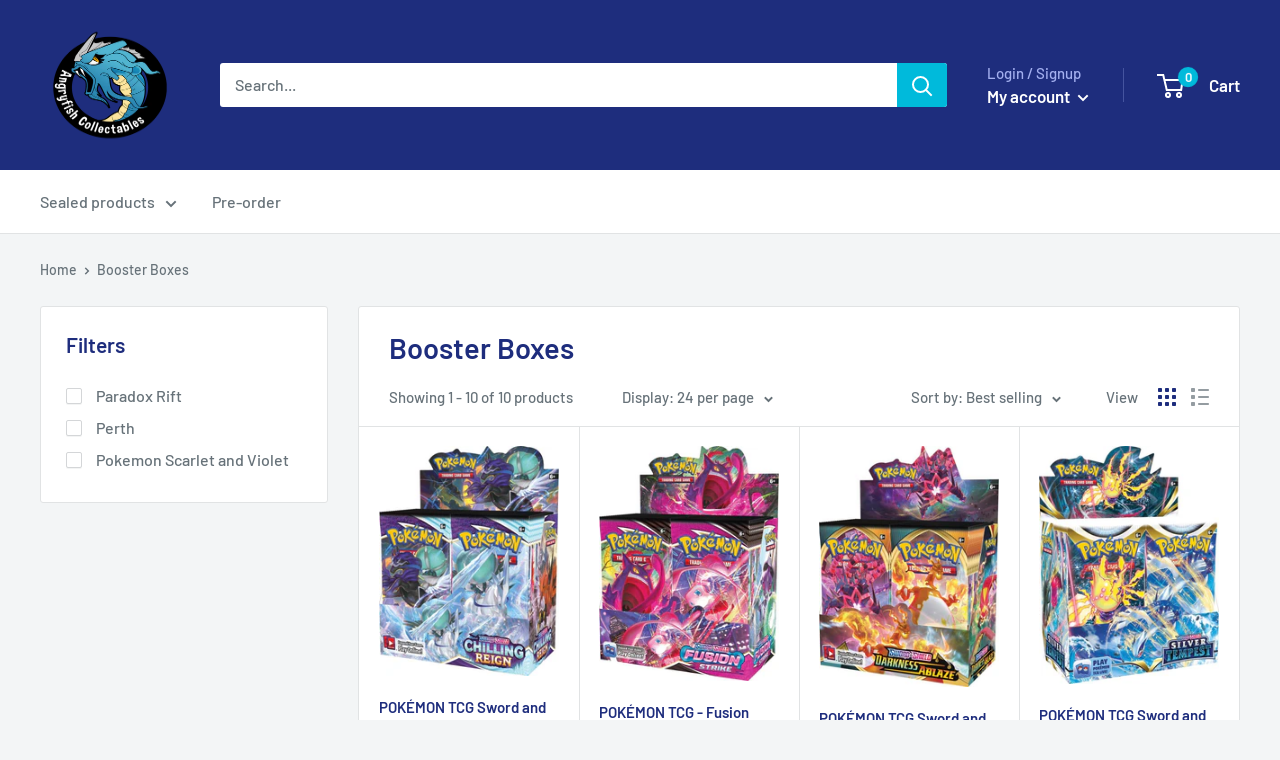

--- FILE ---
content_type: text/javascript
request_url: https://angryfishcollectables.com/cdn/shop/t/3/assets/custom.js?v=90373254691674712701591877420
body_size: -582
content:
//# sourceMappingURL=/cdn/shop/t/3/assets/custom.js.map?v=90373254691674712701591877420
************
- [Task description] Output the line containing "body_size: -582" together with all later lines of the entries, exactly as written, through the final line.

- [Exercise response]
body_size: -582
content:
//# sourceMappingURL=/cdn/shop/t/3/assets/custom.js.map?v=90373254691674712701591877420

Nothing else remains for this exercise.